Sentei-me, enfim. Passaste, igual àqueles idos quinze anos, correndo a me chamar aos gritos [Vem, vem, vem], lembras? De preto, e tu sempre mais que eu, íamos deitar-nos, no quintal anormal que então tínhamos na fazenda, sobre mortos que jaziam sabe-se lá desde quando: até quando? Com flores coloridas eu te cobria, flores grandes, pequenas, naturais, de tecido, de plástico. Tu a dizer-me: “Morro e me enterras assim, de preto, mas só aceito flores naturais: quero que apodreçam comigo”. Ai, que medo, eu pensava... mas jamais poderias desconfiar! Arrependo-me só de não te ter afirmado que quem ia antes era eu, mesmo adivinhando, desde a primeira vez que te vi, que tudo seria exatamente assim. Conforto-me, no entanto: quem poderia contrariar-te? A quem não convencias com teu simples respirar? Além disso, não me deixes esquecer, fracassei...
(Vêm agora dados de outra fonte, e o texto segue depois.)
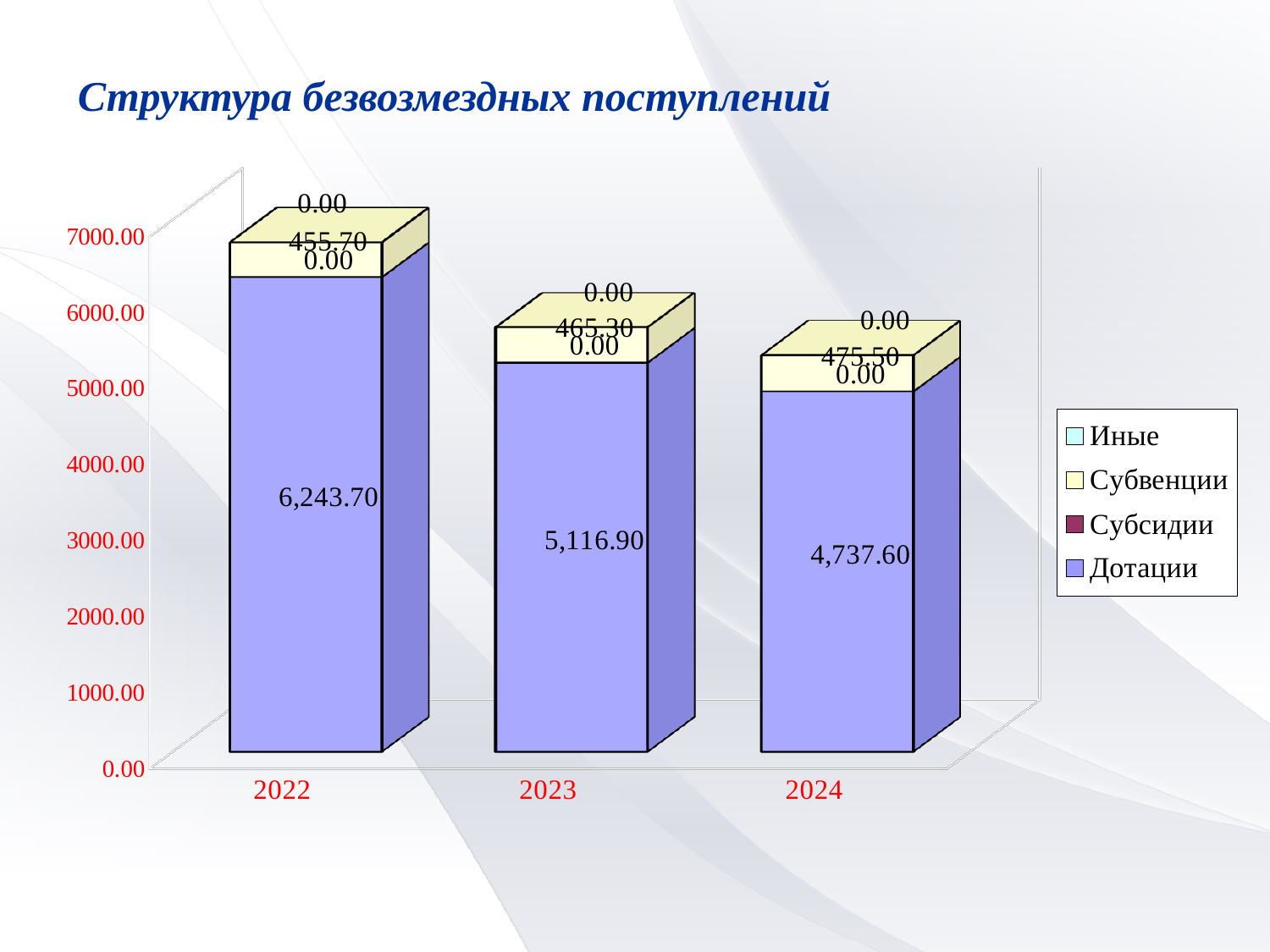
How many series does the legend list? 4 What is the value of Субвенции for 2024? 475.50 What is the value of Дотации for 2022? 6,243.70 Do the Дотации values rise or fall from 2022 to 2024? Fall Which year has the highest value of Дотации? 2022 What kind of chart is shown on the slide? Stacked bar chart What is the value of Дотации for 2023? 5,116.90 What is the difference between the Дотации values for 2022 and 2023? 1,126.80 How many years are shown on the x axis? 3 What is the total of the stacked bar for 2024? 5,213.10 Which year has the lowest value of Субвенции? 2022 Which is larger: Дотации in 2023 or Дотации in 2024? Дотации in 2023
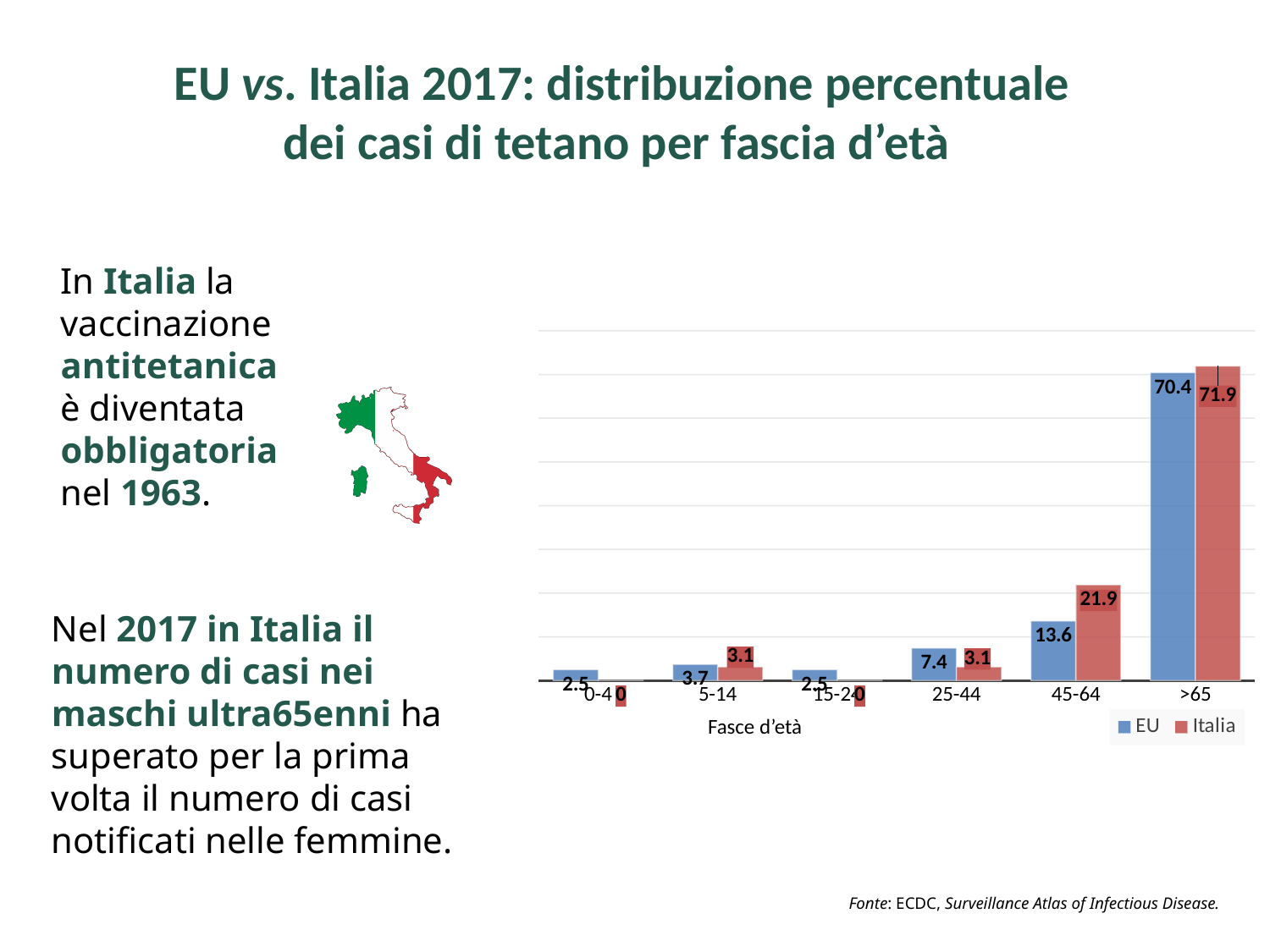
What is the difference between the Italia and EU values for the 45-64 age group? 8.3 For the 25-44 age group, which is larger, the EU value or the Italia value? EU What is the difference between the Italia and EU values for the >65 age group? 1.5 How many age groups are shown on the x axis? 6 What is the Italia value for the 45-64 age group? 21.9 What is the Italia value for the 0-4 age group? 0 What kind of chart is shown on the slide? Bar chart Which age group has the highest EU value? >65 What is the EU value for the >65 age group? 70.4 What is the EU value for the 25-44 age group? 7.4 How many series does the legend list? 2 Which age group has the highest Italia value? >65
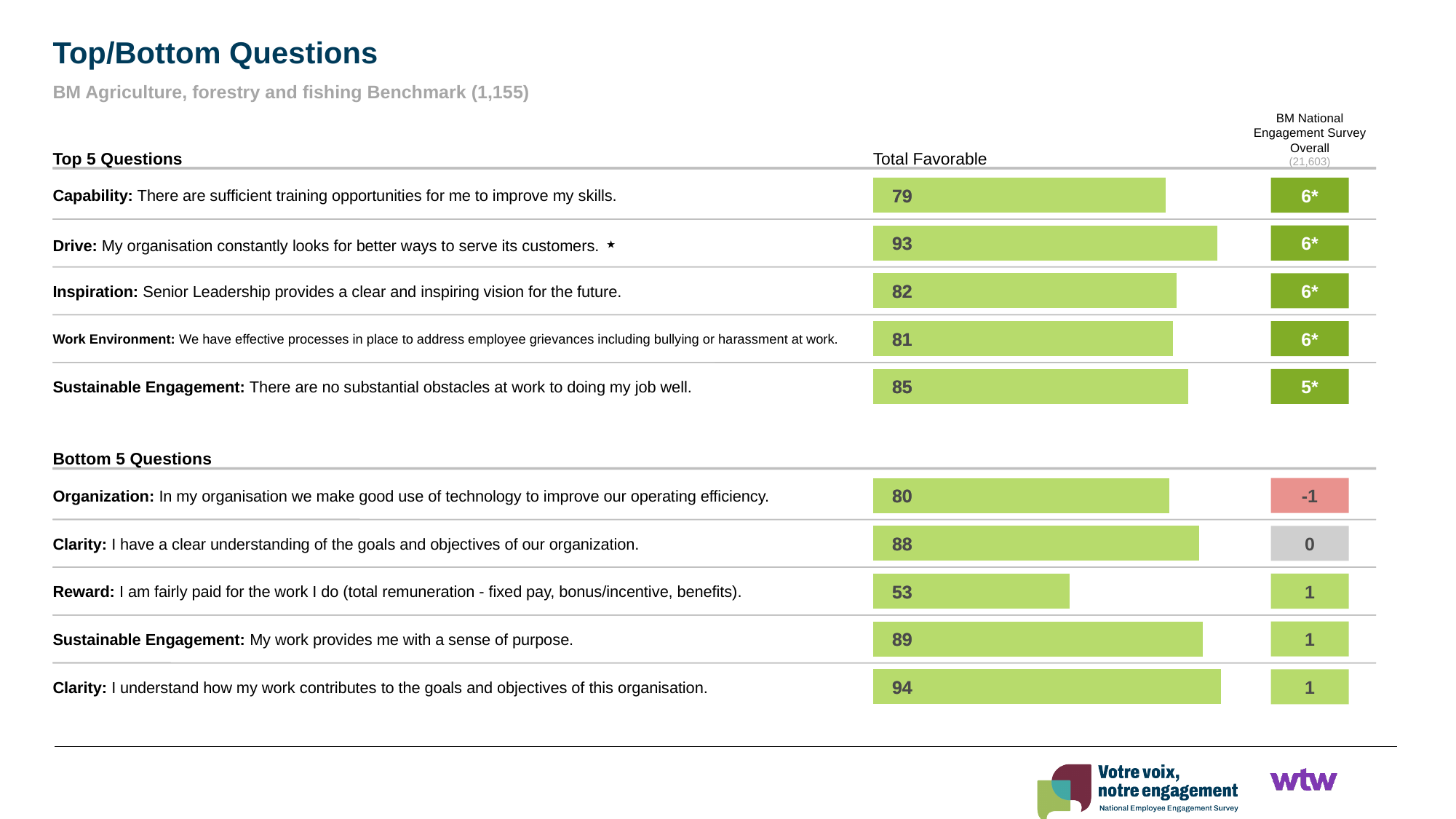
In the Top 5 Questions chart, what is the Total Favorable value for the Capability question? 79 In the Top 5 Questions chart, which question has the highest Total Favorable value? Drive In the Top 5 Questions chart, what is the difference in Total Favorable between the Drive question and the Capability question? 14 In the Bottom 5 Questions chart, what is the BM National Engagement Survey Overall comparison value for the Organization question? -1 In the Top 5 Questions chart, what is the Total Favorable value for the Drive question? 93 What kind of chart is used to show Total Favorable on this slide? Bar chart In the Bottom 5 Questions chart, which question has the lowest Total Favorable value? Reward In the Bottom 5 Questions chart, what is the Total Favorable value for the Reward question? 53 How many questions are shown in the Bottom 5 Questions chart? 5 In the Bottom 5 Questions chart, which has a higher Total Favorable value: the Organization question or the Reward question? Organization What is the benchmark named in the subtitle of the slide? BM Agriculture, forestry and fishing Benchmark (1,155) In the Top 5 Questions chart, what is the BM National Engagement Survey Overall comparison value for the Sustainable Engagement question? 5*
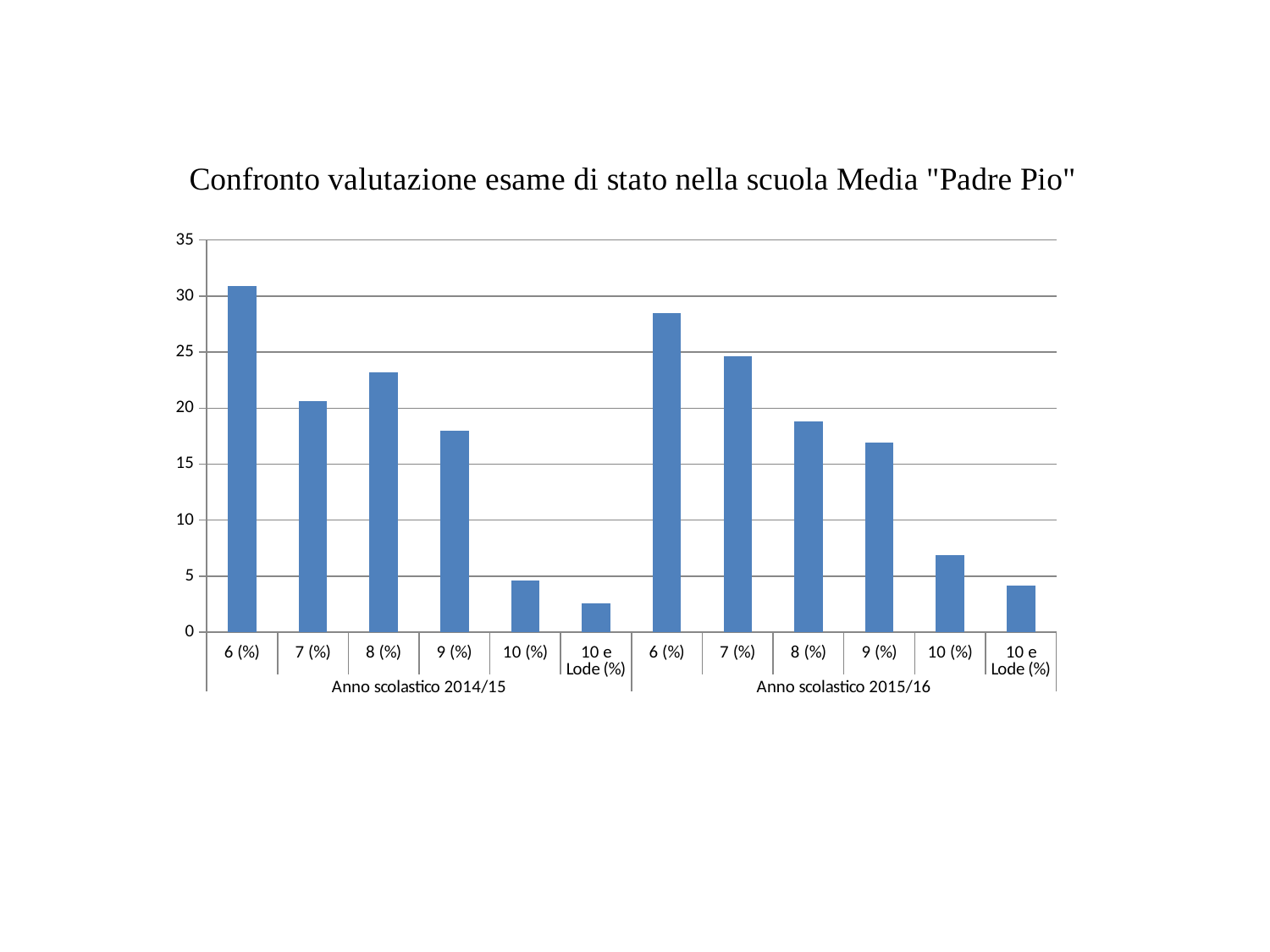
Within the Anno scolastico 2015/16 group, do the values rise or fall from 6 (%) to 10 e Lode (%)? fall Which category has the highest bar in the chart? 6 (%) in Anno scolastico 2014/15 Is the value for 10 (%) in Anno scolastico 2015/16 greater or less than 5? greater What is the title of the chart? Confronto valutazione esame di stato nella scuola Media "Padre Pio" Which is larger: the value for 8 (%) in Anno scolastico 2014/15 or 8 (%) in Anno scolastico 2015/16? 8 (%) in Anno scolastico 2014/15 Is the value for 10 (%) in Anno scolastico 2014/15 greater or less than 5? less Is the value for 7 (%) in Anno scolastico 2015/16 greater or less than 20? greater What kind of chart is shown on the slide? bar chart Which category has the lowest bar in the chart? 10 e Lode (%) in Anno scolastico 2014/15 How many bars are plotted in the chart in total? 12 Which is larger: the value for 7 (%) in Anno scolastico 2014/15 or 7 (%) in Anno scolastico 2015/16? 7 (%) in Anno scolastico 2015/16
A paisagem era tu no teu apartamento, em que na mesma tarde adentrei. Só restava, dissonante, o quadro aquele do verde úmido [lembras?] onde às vezes habitávamos. Sempre imaginávamos, enquanto o clima aqui na cidade era frio, inóspito, nublado, molhado [o mais lindo dos climas], nossa vida naquela tela, fugíamos para um outro tempo da História também. E até que tínhamos talento na arte de nos imaginar: deitada sobre o tapete púrpura, teus pezinhos mal chegavam ao seu final... no meu colo, dava-te uvas ácidas à boca, observando, certeiramente, teus cabelos cor de mel, cujos cachos caiam sobre teus seios, sem, contudo, ultrapassá-los. O sol em ti chegava a refletir, no teu traje branco de rendas, na tua pele alva, rosada pelo mesmo sol. Era a típica tarde que, assim inventávamos, vadia. Em tais circunstâncias, que outro nome dar-te-íamos, pois, que não Luísa? Esse nós que inventávamos, em outro século, em outro lugar, a mim era o mais fácil de suportar. Naquela tarde em teu apartamento, doeu-me nunca teres levado a sério a nossa mais bela criação juntos, porque sempre rias e nos ridicularizava: “Imagina, meu caro, eu jamais usaria todo esse branco nojento, jamais teria os cabelos dessa cor desprovida de personalidade, ainda que assim tivesse nascido...”.
Paradoxalmente, tenho minha vida e já não a tenho, vivo agora no mais completo estado de zumbi, também por total falta de coragem: bastaria mais uma lâmina. Hoje fui a um psiquiatra, sabes, que me disse o que tomei como verdade imediatamente: eu preciso disso tudo, da prisão, da cela, do desprezo de todos para aplacar esta culpa que exala do meu hálito, por isso não me mato também. Culpa de ter nascido e não te ter matado, porque essa sim era a nossa criação mais verossímil, a que mais a ti parecia bela. Como sempre, tu, mesmo morta, ditando o nosso verossímil. Invadi a nossa casa para poder pôr a prova essa sede de matar, e matei aquela Luísa do quadro da parede, o nosso retrato mais mentiroso de todos os que inventamos... Por que ainda querê-la numa parede que nem era minha? Por não ser tua... nem minha mais? Luísa não era eu. Não era tu. Não era a lâmina que pelos teus punhos entrou. Não era o teu pullover preto, teus cabelos pretos. Muito menos as flores que dentro de ti embalsamei. Mas agora o serviço está finalizado, ao menos a ela consegui matar.